At the ASCB meeting in San Francisco, Zhang will discuss her "worm school" experiments just published in "Nature" (10 November 2005: Vol. 438:179-184) with journalists at the "TEN AM Press Briefing" on Tuesday (Dec. 13) in Room 212 of the Moscone before her talk later in the day to the "Building Sensory Networks" Minisymposium.
"Worms learn from their mistakes," says Zhang. Some pathogenic strains of common soil bacteria Pseudomonas aeruginosa and Serratia marcescens can proliferate in the worm gut. Overindulgence in these pathogens can be fatal. Zhang set up a worm school for olfactory learning, raising one group of worms on a diet of E. coli OP50, a standard lab worm food, and a second group on pathogens, either S. marcescens or P. aeruginosa, supplemented with some OP50. For a final exam, the researcher offered her worms a choice between OP50 and the pathogens. Adult worms raised on the toxic diet took one sniff of the pathogens and headed for OP50. Those raised on OP50 didn't know the difference. They dug in without preference.
"This experience-based olfactory change is distinct from adaptation and appears to represent a form of associative learning, similar to taste aversion," says Zhang. "Adult animals exposed to pathogens acquire an aversion within a few hours, indicating that olfactory learning is an acute modification of the animals' innate preferences."
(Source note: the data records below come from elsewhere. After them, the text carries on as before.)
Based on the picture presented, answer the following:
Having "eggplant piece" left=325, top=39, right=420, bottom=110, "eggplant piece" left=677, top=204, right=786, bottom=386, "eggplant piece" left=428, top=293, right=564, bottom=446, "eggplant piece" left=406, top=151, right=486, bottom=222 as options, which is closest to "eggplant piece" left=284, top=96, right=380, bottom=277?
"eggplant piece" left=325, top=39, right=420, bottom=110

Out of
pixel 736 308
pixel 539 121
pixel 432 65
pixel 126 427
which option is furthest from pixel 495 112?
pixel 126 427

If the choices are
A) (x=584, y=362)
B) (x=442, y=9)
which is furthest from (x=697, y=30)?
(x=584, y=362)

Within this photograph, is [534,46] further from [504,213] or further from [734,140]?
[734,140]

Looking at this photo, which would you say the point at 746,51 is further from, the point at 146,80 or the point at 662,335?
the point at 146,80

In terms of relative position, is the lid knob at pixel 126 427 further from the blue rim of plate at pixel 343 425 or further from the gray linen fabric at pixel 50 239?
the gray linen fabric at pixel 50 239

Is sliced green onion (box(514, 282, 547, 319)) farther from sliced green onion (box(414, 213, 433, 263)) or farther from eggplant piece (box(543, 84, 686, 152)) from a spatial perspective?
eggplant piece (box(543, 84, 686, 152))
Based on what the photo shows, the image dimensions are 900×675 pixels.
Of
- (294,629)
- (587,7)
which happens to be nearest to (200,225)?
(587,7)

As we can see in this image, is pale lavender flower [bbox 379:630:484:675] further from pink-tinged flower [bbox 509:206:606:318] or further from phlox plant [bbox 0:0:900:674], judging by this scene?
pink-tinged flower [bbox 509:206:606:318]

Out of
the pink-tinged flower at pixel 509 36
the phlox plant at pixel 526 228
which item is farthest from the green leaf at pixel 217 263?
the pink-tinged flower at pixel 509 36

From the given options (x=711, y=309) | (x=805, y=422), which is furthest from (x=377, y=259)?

The key is serotonin, a neurotransmitter known to regulate behaviors in everything from the sea slug Aplysia to humans. Zhang traced olfactory learning in C. elegans to a pair of ADF neurons that produce serotonin. Worms trained through bitter experience to recognize pathogens in their diet had higher serontonin levels in their ADF neurons compared to animals raised on OP50. Zhang then applied the pathogen learning test to groups of tph-1 mutants, worms genetically defective for serotonin synthesis. Without the tph-1 gene to synthesize serotonin, the mutants were unable to learn the good stuff from the bad. By putting the tph-1 gene back to their ADF neurons, Zhang rescued the mutants' ability to learn aversion. Further experiments also identified a serotonin-gated chloride channel, MOD-1, functioning in interneurons downstream of ADF to promote aversive learning. Apparently the worm learns to eat right, one bad taste and one serotonin surge at a time.